Structuration sociale
La religion a était l’élément clé dans la structure sociale mozabite. Une telle
communauté pour qu’elle puisse subsister malgré les agressions qu’elle a subi, elle doit
avoir une volonté de survivre et de vaincre. Cette volonté est fondée systématiquement sur la
base des convictions religieuses et des raisons assez logiques pour se développer à travers
les générations. La religion, il n’y a pas une source de vie plus forte que les convictions
religieuses. Lors de notre recherche nous avons distingué que le seul élément commun entre
les différentes apparitions des sociétés mozabites est le rite Ibadhites, malgré les différences
ethniques.
La société mozabite se caractérise par un mouvement religieux plus au moins
différent de tous ce que pratiquent les autres tribus en Algérie. Une société qui se modernise
ces derniers jours après son repli sur elle-même pour plusieurs siècles, sans pour autant
changer les fondements sociaux de sa gestion qui est composé des élus de la société dans les
sciences religieuses et les sciences de vie
Malgré les divergences des races que la société mozabite a pu englober, elle forme une masse rigide aux effets de modernisme, pratiquement elle est parmi les rares communautés qui ont préservé leurs structures sociales, si elle n’est pas la seule en Algérie, malgré la globalisation qui a envahi le monde entier. Cette forte structuration était derrière la mystérieuse architecture classée comme patrimoine mondial par l’UNESCO. Nous allons présenter en bref cette structure particulière de la société mozabite avant d’entamer notre exploration de la symbolique de la lumière des mosquées mozabites.
Dans ‘’Le M’zab : Espace et Société’’, B. Benyoucef nous rapproche la constitution de cette structure. La mosquée est jusqu’à nos jours le centre du pouvoir interne, de décision, de législation et l’Imam est le chef spirituel et temporel, à lui revient l’autorité suprême. Le principe de Choura comme nous l’avons déjà définit ; principe de la tradition prophétique, basé sur la prise de décision après avoir consulté les docteurs en loi islamique qui sont les membres de la halkat appelés Azzaba, et le conseil est le conseil des Azzaba. Ils désignent l’un d’entre eux comme juge. Le pouvoir judiciaire est autonome. Parmi les membres de halkat ou conseil des Azabba, le juriste consulte.

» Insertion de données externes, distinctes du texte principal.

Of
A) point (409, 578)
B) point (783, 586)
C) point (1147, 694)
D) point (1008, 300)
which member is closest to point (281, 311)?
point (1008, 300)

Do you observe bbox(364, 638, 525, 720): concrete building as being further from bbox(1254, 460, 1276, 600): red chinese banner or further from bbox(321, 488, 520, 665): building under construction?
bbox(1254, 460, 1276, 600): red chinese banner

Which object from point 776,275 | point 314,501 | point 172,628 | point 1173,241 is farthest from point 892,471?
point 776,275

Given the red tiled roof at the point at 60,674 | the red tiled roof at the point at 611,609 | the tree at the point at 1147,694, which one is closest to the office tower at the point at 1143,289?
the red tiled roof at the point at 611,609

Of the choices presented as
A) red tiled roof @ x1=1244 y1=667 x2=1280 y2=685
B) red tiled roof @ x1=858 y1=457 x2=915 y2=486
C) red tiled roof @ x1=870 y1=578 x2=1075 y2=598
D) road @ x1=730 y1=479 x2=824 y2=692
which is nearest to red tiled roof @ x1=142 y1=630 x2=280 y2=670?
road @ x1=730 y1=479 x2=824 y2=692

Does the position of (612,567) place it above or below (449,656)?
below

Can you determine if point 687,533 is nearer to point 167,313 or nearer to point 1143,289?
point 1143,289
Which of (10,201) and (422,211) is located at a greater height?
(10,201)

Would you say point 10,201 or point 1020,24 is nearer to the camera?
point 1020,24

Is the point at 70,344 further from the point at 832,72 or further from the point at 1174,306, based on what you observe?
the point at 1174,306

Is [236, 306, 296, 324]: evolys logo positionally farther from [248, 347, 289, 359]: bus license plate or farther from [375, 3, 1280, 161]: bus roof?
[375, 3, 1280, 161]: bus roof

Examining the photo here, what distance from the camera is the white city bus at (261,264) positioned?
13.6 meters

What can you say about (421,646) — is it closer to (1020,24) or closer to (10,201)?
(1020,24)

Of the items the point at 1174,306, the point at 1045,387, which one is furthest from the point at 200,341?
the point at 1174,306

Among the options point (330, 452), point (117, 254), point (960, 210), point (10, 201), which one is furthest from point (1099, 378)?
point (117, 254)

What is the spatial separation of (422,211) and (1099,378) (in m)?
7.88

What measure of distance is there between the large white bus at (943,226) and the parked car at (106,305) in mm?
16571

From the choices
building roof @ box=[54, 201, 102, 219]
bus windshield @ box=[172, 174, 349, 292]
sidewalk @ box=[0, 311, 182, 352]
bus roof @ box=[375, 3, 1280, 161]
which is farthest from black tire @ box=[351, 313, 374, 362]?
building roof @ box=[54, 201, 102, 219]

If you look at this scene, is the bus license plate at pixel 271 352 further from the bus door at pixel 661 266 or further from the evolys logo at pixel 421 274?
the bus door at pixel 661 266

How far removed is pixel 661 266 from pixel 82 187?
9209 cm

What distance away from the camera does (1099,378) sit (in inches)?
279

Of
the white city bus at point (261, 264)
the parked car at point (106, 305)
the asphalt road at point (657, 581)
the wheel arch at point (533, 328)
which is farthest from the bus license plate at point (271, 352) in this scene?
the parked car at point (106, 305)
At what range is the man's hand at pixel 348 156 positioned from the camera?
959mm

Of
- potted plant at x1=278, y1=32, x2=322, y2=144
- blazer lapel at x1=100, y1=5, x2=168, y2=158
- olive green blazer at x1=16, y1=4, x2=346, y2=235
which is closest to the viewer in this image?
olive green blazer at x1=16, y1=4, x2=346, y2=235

Ce conseil veille sur la vie économique, culturelle, intellectuelle, sociale, politique et morale et même d’ordre général à l’intérieur du Ksar ; donc, pour chaque ksar un conseil. C’est à l’échelle de chaque ksar, à une échelle réduite figure le conseil consultatif (chourate) pour gérer la famille, unité de base de la formation du ksar. Entre ces deux échelles, il y’avait le conseil de Djemaa, qui a maintenant un rôle plus symbolique que pratique, c’est un conseil au niveau de chaque Arch. ; fraction, à l’intérieur de chaque cité, présidé par le Hakem, et un assistant appelé Naïb, il est dépendant du conseil de Azzaba, chargé essentiellement de la gestion des biens de chaque fraction. A une échelle suprême nous retrouvons le conseil confédéral des sept villages (ksour) appelé Majlis Ammi Saïd, constitué par un membre de chaque cité, le président de ce conseil est l’un de ses membres, élu chaque cinq ans. Ce conseil est chargé de la gestion des grandes affaires, les relations extérieures, …etc
Il existe aussi un conseil constitué de femmes appelé le conseil Timsiridines ; le recrutement des femmes dans ce conseil se fait de la même manière que le conseil Azzaba, sur la base de la qualité morale et intellectuelle et preuve de dévouement. Ses membres sont chargés de l’enseignement et l’éducation auprès des femmes, la supervision de l’ordre social et les toilette funéraire.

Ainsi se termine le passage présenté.